A Dallas man who opened fire inside a Koreatown hair salon in 2022, wounding three women and rattling an entire neighborhood business strip, has been sentenced to 15 years in state prison. Jeremy Theron Smith, 40, admitted he was targeting Asian owned businesses and took a plea deal last Tuesday that wraps up a sprawling multi-count indictment and closes one of the city’s most chilling recent hate-fueled attacks.

Smith pleaded guilty on June 30 to aggravated assault with a deadly weapon and accepted a 15-year sentence under a negotiated agreement, according to FOX 4. He had originally faced multiple aggravated assault counts that carried a hate crime enhancement, which significantly increased his potential prison time.

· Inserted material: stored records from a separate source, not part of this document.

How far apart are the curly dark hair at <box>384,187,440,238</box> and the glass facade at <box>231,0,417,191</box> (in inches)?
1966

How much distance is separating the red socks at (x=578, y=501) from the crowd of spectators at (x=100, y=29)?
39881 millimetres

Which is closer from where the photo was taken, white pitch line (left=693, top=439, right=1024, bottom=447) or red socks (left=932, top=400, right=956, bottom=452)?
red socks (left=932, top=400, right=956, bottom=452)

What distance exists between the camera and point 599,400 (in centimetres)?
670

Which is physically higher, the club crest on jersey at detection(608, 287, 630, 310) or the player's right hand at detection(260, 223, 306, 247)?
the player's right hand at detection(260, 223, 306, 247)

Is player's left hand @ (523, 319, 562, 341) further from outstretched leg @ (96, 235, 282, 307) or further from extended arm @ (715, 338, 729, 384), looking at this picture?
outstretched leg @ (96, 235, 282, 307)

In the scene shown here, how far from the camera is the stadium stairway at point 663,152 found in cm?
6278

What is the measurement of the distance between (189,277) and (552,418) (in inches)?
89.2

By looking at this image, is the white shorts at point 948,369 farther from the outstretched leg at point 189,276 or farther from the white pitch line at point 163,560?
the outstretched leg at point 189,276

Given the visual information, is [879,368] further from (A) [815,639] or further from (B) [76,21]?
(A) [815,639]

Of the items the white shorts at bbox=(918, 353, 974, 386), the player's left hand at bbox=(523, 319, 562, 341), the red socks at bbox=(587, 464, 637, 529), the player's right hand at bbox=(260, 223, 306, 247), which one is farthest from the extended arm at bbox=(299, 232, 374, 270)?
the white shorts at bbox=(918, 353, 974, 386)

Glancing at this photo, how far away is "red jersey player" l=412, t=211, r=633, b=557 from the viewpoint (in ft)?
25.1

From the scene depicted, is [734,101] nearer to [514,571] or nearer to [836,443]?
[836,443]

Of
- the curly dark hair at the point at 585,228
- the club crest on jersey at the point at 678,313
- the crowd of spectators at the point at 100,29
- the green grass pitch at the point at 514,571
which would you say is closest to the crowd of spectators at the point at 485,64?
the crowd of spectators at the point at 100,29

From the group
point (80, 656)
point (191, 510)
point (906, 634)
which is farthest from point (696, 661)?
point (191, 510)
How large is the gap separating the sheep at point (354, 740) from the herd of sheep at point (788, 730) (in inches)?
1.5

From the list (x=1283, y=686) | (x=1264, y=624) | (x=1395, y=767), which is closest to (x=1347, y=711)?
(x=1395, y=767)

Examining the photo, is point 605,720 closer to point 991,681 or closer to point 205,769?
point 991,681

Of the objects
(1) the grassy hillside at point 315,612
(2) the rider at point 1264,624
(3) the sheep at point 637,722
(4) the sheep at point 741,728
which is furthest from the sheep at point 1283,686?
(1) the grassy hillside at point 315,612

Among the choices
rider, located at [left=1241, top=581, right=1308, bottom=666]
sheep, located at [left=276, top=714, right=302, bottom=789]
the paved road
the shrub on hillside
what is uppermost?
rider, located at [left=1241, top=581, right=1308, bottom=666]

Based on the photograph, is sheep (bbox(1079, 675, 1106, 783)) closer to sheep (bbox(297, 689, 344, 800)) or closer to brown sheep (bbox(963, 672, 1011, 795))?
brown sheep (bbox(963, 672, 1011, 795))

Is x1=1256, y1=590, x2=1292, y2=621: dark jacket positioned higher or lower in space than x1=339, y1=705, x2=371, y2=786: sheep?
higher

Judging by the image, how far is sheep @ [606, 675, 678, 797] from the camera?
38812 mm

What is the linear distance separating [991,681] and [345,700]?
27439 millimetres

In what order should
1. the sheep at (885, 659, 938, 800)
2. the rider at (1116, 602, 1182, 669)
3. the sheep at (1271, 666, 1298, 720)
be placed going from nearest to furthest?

The 2022 attack and indictments

On May 11, 2022, Smith walked into Hair World Salon at 2216 Royal Lane and opened fire, unleashing about 13 rounds that struck three women inside, all of whom survived, according to a press release from the Dallas County District Attorney’s Office. A grand jury later returned seven aggravated assault indictments that included a hate crime enhancement, and investigators linked the salon shooting to two earlier 2022 incidents targeting Asian owned businesses that did not result in injuries, local reporting at the time noted, as reported by The Dallas Morning News.

Investigators' findings and community reaction

Investigators told reporters that after a car crash involving an Asian man, Smith began experiencing panic attacks and delusions, and authorities said those delusions fed into his motive, according to later reporting. Court records and subsequent coverage state that he was initially found incompetent to stand trial, then restored to competency in 2025 and ultimately chose to accept the plea deal rather than go before a jury.

Stephanie Drenka, executive director of the Dallas Asian American Historical Society, said the outcome "may add closure for the victims" but stressed that the work is far from over when it comes to confronting bias-driven attacks and educating the broader public about anti Asian hate, according to FOX 4.

Legal implications

Under Texas law, a bias enhancement can bump aggravated assault charges into the range for a first-degree felony, which exposes a defendant to anywhere from 5 to 99 years in prison or life. That enhancement made the case far more serious from the moment charges were filed. The grand jury’s seven indictments and the subsequent plea agreement resolved all state counts tied to the May 2022 salon shooting, according to The Dallas Morning News.

What’s next

Court records show Smith is still being held in the Dallas County Jail as he awaits transfer to a state prison where he will begin serving his sentence. Federal authorities had previously opened a civil rights investigation into the shooting, according to earlier reporting. For many advocates and business owners along Royal Lane, the prison term closes a long-running legal saga but also underscores how much work remains on issues of racism, gun violence and protecting Asian American small businesses.